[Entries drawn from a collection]
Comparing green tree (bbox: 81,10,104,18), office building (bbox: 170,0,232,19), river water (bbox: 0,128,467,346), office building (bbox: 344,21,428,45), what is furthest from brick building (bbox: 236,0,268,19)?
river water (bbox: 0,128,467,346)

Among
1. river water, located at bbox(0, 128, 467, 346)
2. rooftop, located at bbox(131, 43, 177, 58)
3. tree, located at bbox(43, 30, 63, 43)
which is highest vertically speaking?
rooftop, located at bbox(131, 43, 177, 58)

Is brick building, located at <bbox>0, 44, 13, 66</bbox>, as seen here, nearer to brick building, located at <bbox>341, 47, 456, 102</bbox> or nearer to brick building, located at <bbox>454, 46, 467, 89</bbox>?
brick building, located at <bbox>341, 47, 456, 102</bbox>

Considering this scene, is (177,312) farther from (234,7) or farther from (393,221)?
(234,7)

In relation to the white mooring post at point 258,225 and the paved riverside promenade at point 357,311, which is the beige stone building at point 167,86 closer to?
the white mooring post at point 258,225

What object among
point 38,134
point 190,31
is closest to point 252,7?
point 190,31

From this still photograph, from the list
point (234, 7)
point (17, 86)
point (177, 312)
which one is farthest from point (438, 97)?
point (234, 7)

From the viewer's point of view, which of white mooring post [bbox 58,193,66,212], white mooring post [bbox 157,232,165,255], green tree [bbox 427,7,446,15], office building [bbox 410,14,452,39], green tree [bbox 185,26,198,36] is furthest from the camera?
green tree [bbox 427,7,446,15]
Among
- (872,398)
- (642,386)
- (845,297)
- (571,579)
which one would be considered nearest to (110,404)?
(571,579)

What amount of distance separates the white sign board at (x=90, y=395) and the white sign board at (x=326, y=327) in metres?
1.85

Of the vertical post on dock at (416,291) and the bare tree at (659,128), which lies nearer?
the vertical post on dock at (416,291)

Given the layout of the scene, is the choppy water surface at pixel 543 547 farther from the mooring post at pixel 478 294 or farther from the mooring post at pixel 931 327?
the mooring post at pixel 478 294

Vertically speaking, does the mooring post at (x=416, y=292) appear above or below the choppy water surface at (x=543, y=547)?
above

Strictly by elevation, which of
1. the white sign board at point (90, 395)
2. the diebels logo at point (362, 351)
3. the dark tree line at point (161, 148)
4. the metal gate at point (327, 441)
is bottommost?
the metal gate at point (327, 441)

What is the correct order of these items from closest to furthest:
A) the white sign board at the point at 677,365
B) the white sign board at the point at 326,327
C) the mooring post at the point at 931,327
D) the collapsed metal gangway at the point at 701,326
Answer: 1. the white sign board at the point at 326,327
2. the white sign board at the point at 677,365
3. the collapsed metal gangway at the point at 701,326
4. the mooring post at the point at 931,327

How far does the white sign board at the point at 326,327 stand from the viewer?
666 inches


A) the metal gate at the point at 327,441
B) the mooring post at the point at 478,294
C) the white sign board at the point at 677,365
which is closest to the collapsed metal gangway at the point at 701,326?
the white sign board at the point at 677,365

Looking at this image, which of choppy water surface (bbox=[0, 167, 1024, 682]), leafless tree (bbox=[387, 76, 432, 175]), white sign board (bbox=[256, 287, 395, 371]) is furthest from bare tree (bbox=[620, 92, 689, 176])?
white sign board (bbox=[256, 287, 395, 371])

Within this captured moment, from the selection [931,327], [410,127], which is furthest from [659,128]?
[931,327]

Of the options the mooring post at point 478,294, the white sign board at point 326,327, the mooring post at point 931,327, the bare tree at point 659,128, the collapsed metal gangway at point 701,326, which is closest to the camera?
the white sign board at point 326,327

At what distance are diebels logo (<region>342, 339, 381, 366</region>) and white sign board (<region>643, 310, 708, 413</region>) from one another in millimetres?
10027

» Given instruction:
Collect every line in the entries above that contains the string "scene", copying each one in full.

» Solution below:
Considering this scene, is (177,312) farther from (234,7) or farther from (393,221)?
Given the layout of the scene, is the choppy water surface at pixel 543 547 farther from the mooring post at pixel 478 294 or farther from the mooring post at pixel 931 327?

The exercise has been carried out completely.